Previous investigations of SQs in SMPs have been inconsistent in their reasons for assigning SQs to complex I, rather than to complexes II and III. Early studies (which produced the most convincing SQ signal relative to the Fe-S spectrum of complex I) did not inhibit complex II or III to ablate their SQs [8, 47] so it is likely that the SQ signals they observed were dominated by enzymes downstream of complex I, particularly complex III. Subsequent studies, including those that relied on NADH:Q1 reduction, sought to address this issue [10, 11]. A confident evaluation of the origins of the SQs observed by these studies is difficult because complete EPR spectra were not reported; comparisons of relative intensities were precluded, and the effects of the NADH:Q1 system on the Fe-S cluster EPR spectrum left unclear. These studies reported that treatment with carboxin, antimycin A and myxothiazol (a complex III Qo site inhibitor) caused a decrease in total SQ concentration of ~ 50% [10], similar to that observed in our AOX-SMP studies. In contrast, they also determined that (even then) complex I SQs were accumulated to ~ 100% occupancy, with a substantial proportion attributed to ‘SQNx’, an ill-defined additional putative complex I SQ. The surprisingly high occupancy may be attributed to SQ formation at the flavin by the hydrophilic ubiquinone analogue [18]. The remaining SQ signals were reported to be sensitive to canonical complex I inhibitors such as rotenone and piericidin A during NADH:O2 turnover. However, complex I inhibitors prevent reduction of the Q-pool, so cannot definitively localise any SQ to complex I. Finally, attempts to identify complex I SQ species in proteoliposomes, a spectroscopically cleaner system, failed to observe more than a minute fraction of the SQs attributed to complex I in SMPs, despite their reasonable catalytic activity and membrane coupling [12, 20]. This behaviour is consistent with our proposal that the majority of SQ species observed in SMPs do not, in fact, arise from complex I.

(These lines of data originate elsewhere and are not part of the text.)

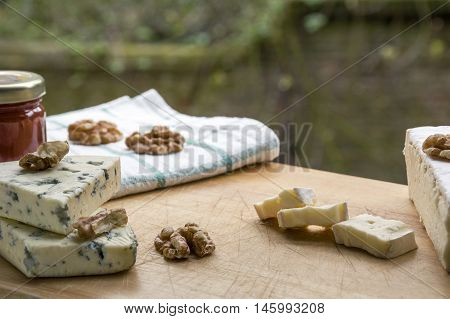 Several pieces of brie and roquefort cheese with nuts and jam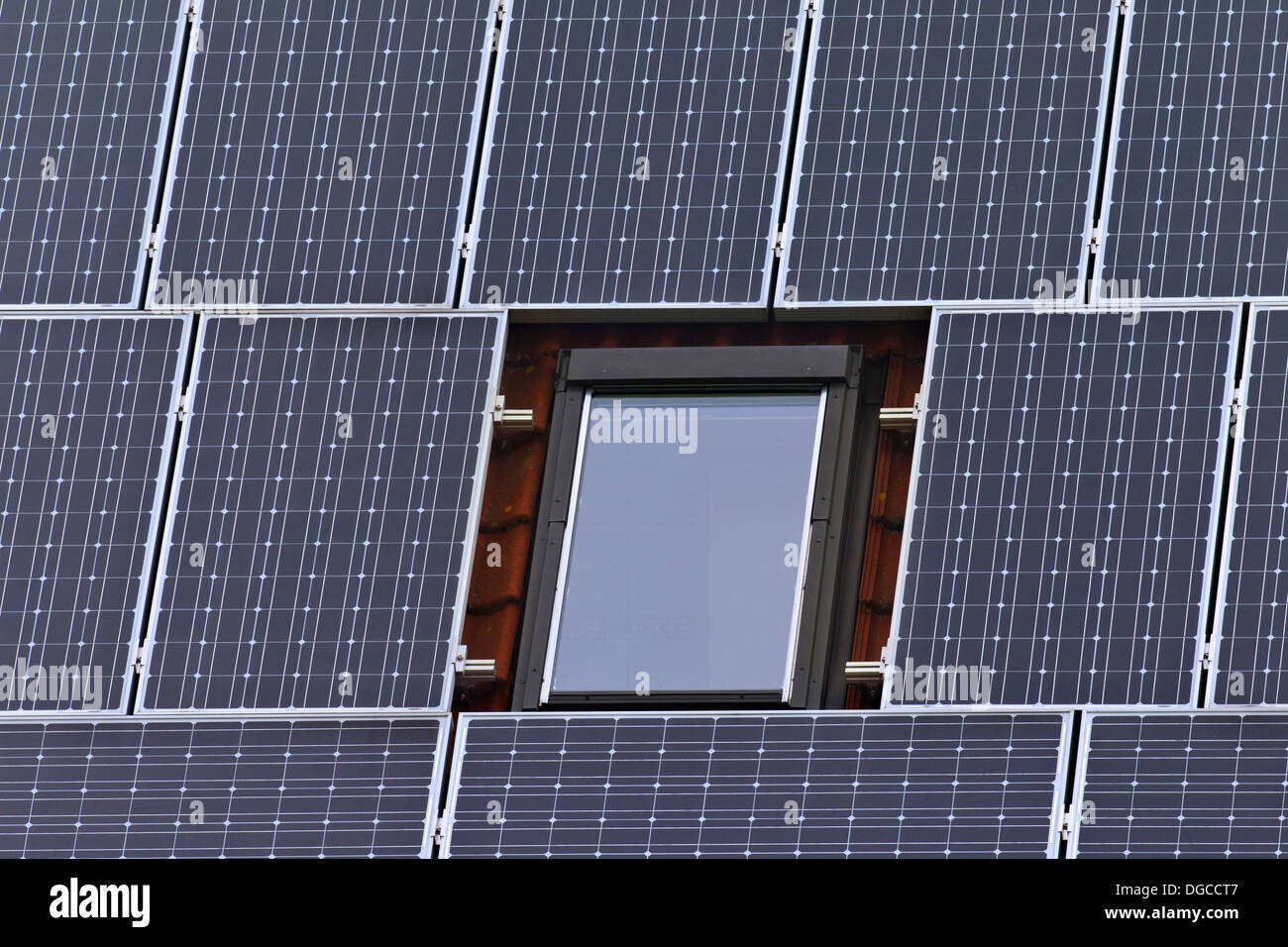 Close-up of photovoltaic solar panels on roof of house for ecological alternative energy - Stock Image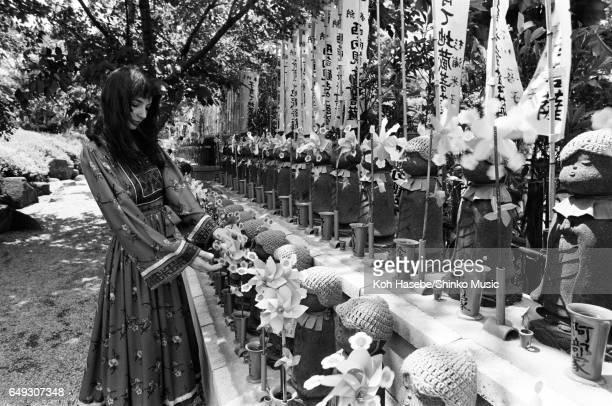 Kate Bush standing in front of Jizo Bosatsu Statue at Zojoji Temple June 1978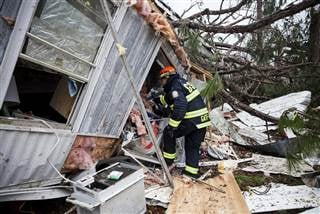 A rescue worker enters a hole in the back of a mobile home, Jan. 23 in Big Pine Estates that was damaged by a tornado, in Albany, Georgia. Branden Camp / AP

Despite substantial effort, there is currently no consensus on the origins of SQs within the mitochondrial membrane. The inconsistency of the EPR data presented over the past 40 years [13] is not least the result of the complicated nature of SMPs, which has precluded unambiguous assignments of observed SQ signals to individual components within the mitochondrial membrane. Here, we combined a chimeric respiratory chain with advanced pulse EPR spectroscopic techniques to unambiguously assign the major SQ species generated during NADH oxidation in SMPs to respiratory complex III, with an additional minor SQ species resulting from complex II. We conclude that in earlier studies these complex II and III SQs were sometimes mistakenly assigned to complex I, in the absence of the opportunity to conduct, at the time, controlled inhibition studies, pulse EPR measurements, or focused investigations with the native substrate. Although we observed a piericidin A-sensitive SQ signal, which is amplified in the presence of O2 and in AOX-SMPs relative to SMPs, and which increases with prolonged turnover, we cannot definitively assign this g ~ 2 signal to complex I. The future of this work now lies in isolating any complex I SQ from other g ~ 2 signals, to infer mechanistic information on the role of ubiquinone in the complex I energy coupling reaction from its local magnetic environment. This will necessitate conclusive assignment of the SQ signal in antimycin A- and carboxin-inhibited AOX-SMPs to complex I by using a spectroscopically clean system, such as complex I-AOX containing proteoliposomes.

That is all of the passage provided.